Eight Waste Elements of Lean IT

Lean IT is an addition of lean production and lean facilities philosophies to the expansion and information technology management of products. Its main concern, functional in IT concept, is the eradication of waste which improves no charge to products and services.
While lean ideologies are largely recognized and have wide-ranging applicability, expansion of manufacturing to IT had just emerged. It positions important tasks for experts while upholding the assurance of no fewer significant paybacks. And whereas its advantages can be narrow in range and provide results fast, implementing this is an ongoing development that could possibly yield years ahead of lean principles to develop intrinsically to an establishment’s tradition.
It intends to detect and remove waste that causes customer service to be poor, business loss, business costs raise, and reduced productivity among employees. In this line, it aims eight components inside IT processes that produce no charge to finished products, services or the core institute.
The eight waste elements of lean IT includes the following:
• Defects
• Overproduction (Overprovisioning)
• Waiting
• Non-Value Added Processing
• Transportation
• Inventory (Excess)
• Motion (Excess)
• Employee Knowledge (Unused)
Defects are illegal system, application modifications and insufficient project implementation which results to insufficient customer service and increased expenses.
Excessive transport of low-cost applications falls under overproduction which causes IT misalignment, higher costs on data space, maintenance and energy.
Waiting is slow application responses and manual service acceleration measures resulting to less productivity.
Giving information on technology metrics to corporate executives that may sometimes lead to miscommunication non-value added processing.
Transportation on the other hand are on-site appointments to solve matters on software, issues on hardware, checking of physical software, compliance and security and this quite affects operational costs.

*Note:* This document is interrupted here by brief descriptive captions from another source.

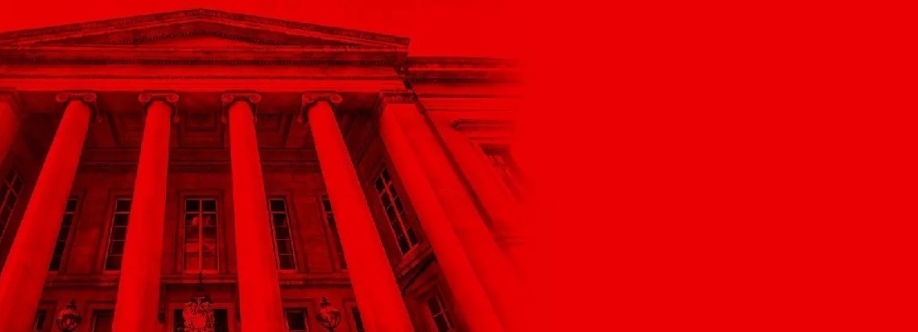 hiltonsomer Cover Image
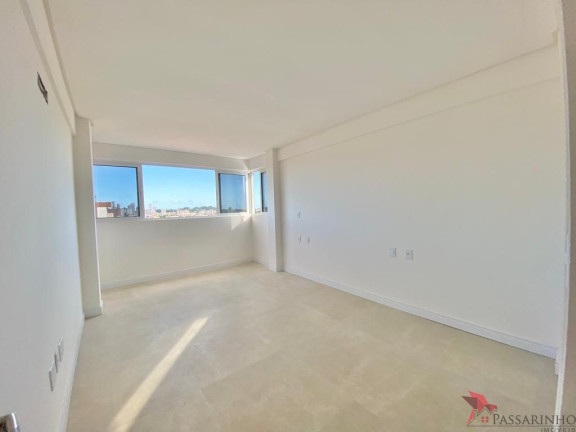 Imagem Apartamento com 2 Quartos à Venda, 81 m² em Igra Sul - Torres Imagem Apartamento com 2 Quartos à Venda, 81 m² em Igra Sul - Torres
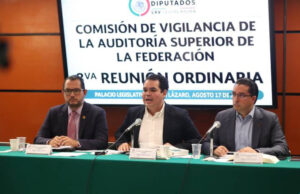 Diputados llaman a Renato Sales a ‘rendir cuentas’ de su pasado político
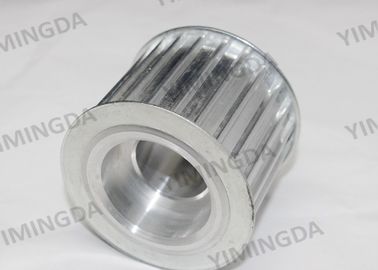 Flaschenzug, Ersatzteile 90296000 - für Schneider XLC7000, passend für Gerber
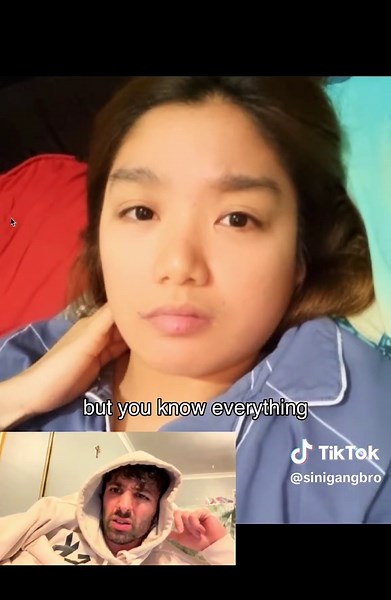 Hilarious Video Call Moments to Brighten Your Day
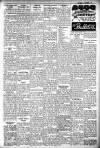 Milngavie and Bearsden Herald Saturday 03 November 1956 Page 3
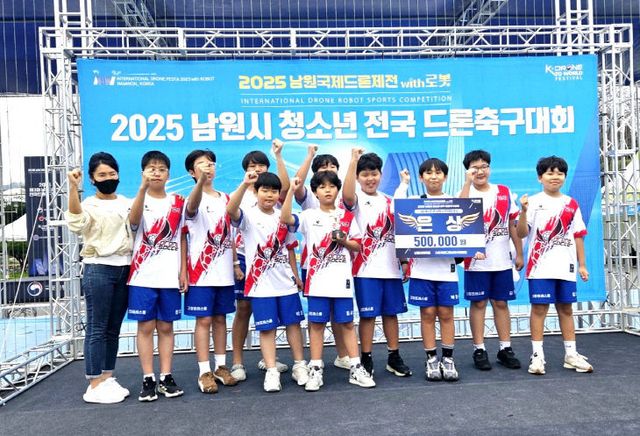 Resized_temp_1760953422148.-896609557_374814825374984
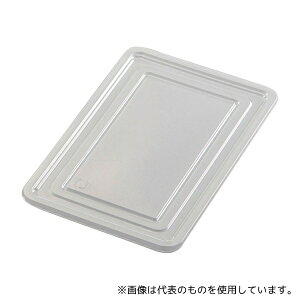 AY Tvۊǎd؃g[ 15pʃt^ 50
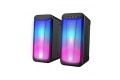 Havit SK755BT Bluetooth Speaker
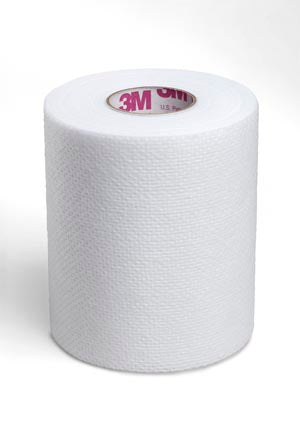 3M™ MEDIPORE™ H SOFT CLOTH SURGICAL TAPE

Inventory (Excess) causes raise in data center and energy expenses plus there is a loss in productivity because of multiple sources to handle threats and control.
Motion (Excess) is about resolving repetitive problems inside the IT structure and applications. Less productivity may occur.
Last would be the Employee Knowledge wherein some employees fail to grasp ideas and advances. They encounter retention issues and time spent on dreary or ordinary tasks.
Each element can cause waste; connections amongst elements sometimes generate a queue of waste like a domino effect.
Services like Value streams are delivered by IT function towards the organization for customer use, suppliers, personnel, stockholders, managers, media and other investors. These services are classified into:
 Business services
Example: point-of-sale transaction processing
 IT services
Example: data backup
The division between business and IT value streams is significant. Agreed Lean IT’s aim of decreasing waste, IT services are second to business services. By this, IT services became branches that feed the primary business service. Once an IT service does not pay worth to a business service, it is a spring of waste. Wastes are shown by mapping of value-streams.
Lean IT involves a scheme of value-stream mapping which is the diagramming and examining services into their element process stages and entirely excluding any stage that does not deliver value since they will surely become excess waste.